> [What you will do]:
a: Answer these questions using the John Carr biography:
(i) In which village was Carr born?
(ii) Which college awarded him the degree of LL.D.?
(iii) In which church was he buried?
b: For each statement, say whether the John Carr biography supports it:
(i) Carr's parents could afford to send him to university.
(ii) The epitaph on Carr's headstone is in Latin and was written by Carr himself.
(iii) Joseph Carr was older than John Carr.
c: From the John Carr biography, extract word for word the passage from "Cuthbert Sharp, in" up to and including "place at University.".

> [Source extract]:
>>>

John Carr (1722–1807) was a County Durham born schoolmaster and writer.

Cuthbert Sharp, in his "The Bishoprick Garland” of 1834 and many other sources give the dates as 1732-1807 and age 75 at the time of his death

Early life 
John Carr LL.D. was born in Muggleswick, County Durham in 1722  (or 1732 - see above).

He was the son of a local farmer and was educated firstly at the village school and privately by the local curate Rev Daniel Watson, then later at St Paul’s School where he remained longer than most as his parents could not afford a place at University.

He became a master at Hertford Grammar School and eventually received a degree of LL.D. from Marischal College, Aberdeen

Later life
He died on 6 June 1807 after an illness lasting almost a year and was buried in St. John’s church, Hertford. On the headstone is an epitaph in Latin, written by himself.

Family
His father and mother were William and Ann Carr. He had a younger brother Joseph, who became the Rev. Joseph Carr who died in Allenheads, Northumberland 27 April 1806 aged 60 years.  He also had a brother, William T. Carr, to whom he dedicated a poem in his 1807 edition.

<<<

> [Data]:
>>>

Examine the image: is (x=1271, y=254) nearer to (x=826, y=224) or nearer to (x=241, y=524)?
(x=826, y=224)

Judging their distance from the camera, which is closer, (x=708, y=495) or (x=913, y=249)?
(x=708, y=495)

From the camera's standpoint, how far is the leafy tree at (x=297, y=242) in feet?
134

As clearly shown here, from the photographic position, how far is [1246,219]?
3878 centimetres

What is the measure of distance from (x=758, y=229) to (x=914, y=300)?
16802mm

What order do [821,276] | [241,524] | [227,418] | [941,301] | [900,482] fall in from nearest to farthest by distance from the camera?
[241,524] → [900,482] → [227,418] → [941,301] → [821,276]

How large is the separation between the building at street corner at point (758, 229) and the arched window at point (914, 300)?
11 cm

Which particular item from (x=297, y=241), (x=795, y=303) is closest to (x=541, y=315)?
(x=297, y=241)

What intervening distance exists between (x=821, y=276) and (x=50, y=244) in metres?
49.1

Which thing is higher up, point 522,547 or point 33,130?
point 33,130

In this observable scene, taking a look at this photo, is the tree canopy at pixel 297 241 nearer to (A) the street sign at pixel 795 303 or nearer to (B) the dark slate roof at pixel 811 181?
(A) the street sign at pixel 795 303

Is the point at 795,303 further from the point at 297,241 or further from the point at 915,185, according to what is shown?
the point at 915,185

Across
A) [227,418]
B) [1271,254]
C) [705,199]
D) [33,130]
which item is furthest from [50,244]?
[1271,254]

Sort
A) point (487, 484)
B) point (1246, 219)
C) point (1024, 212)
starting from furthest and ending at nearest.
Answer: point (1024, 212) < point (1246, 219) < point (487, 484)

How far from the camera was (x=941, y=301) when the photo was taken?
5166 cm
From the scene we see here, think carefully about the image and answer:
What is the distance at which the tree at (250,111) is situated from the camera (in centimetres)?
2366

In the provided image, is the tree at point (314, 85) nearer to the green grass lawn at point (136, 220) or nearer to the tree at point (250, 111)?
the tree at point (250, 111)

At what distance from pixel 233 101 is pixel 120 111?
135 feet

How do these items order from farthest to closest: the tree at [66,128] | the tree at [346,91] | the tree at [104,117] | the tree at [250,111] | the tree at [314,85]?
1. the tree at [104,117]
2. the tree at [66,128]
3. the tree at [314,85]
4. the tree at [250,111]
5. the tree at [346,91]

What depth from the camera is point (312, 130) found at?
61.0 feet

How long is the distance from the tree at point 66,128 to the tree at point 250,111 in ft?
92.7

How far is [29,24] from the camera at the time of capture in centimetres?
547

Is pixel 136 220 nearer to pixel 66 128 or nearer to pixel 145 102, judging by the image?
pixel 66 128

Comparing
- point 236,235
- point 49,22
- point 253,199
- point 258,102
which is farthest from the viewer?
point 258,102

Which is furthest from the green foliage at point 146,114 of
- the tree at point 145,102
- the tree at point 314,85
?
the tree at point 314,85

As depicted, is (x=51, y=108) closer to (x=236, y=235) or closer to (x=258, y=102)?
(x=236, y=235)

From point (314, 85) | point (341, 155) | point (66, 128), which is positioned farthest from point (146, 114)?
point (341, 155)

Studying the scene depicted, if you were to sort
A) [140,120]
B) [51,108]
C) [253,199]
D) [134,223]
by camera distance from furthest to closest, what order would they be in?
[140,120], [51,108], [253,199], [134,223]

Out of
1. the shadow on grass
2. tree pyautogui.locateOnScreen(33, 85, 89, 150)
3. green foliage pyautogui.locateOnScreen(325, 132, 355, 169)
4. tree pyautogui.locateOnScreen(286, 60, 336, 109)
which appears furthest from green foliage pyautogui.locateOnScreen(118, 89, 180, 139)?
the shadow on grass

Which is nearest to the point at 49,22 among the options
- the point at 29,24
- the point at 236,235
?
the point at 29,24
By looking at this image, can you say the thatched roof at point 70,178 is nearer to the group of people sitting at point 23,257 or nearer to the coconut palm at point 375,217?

<<<

> [Outputs for the tasks]:
a:
(i) Muggleswick, County Durham
(ii) Marischal College, Aberdeen
(iii) St. John's church, Hertford

b:
(i) No: "his parents could not afford a place at University"
(ii) Yes: "On the headstone is an epitaph in Latin, written by himself."
(iii) No: "He had a younger brother Joseph"

c:
Cuthbert Sharp, in his "The Bishoprick Garland” of 1834 and many other sources give the dates as 1732-1807 and age 75 at the time of his death

Early life 
John Carr LL.D. was born in Muggleswick, County Durham in 1722  (or 1732 - see above).

He was the son of a local farmer and was educated firstly at the village school and privately by the local curate Rev Daniel Watson, then later at St Paul’s School where he remained longer than most as his parents could not afford a place at University.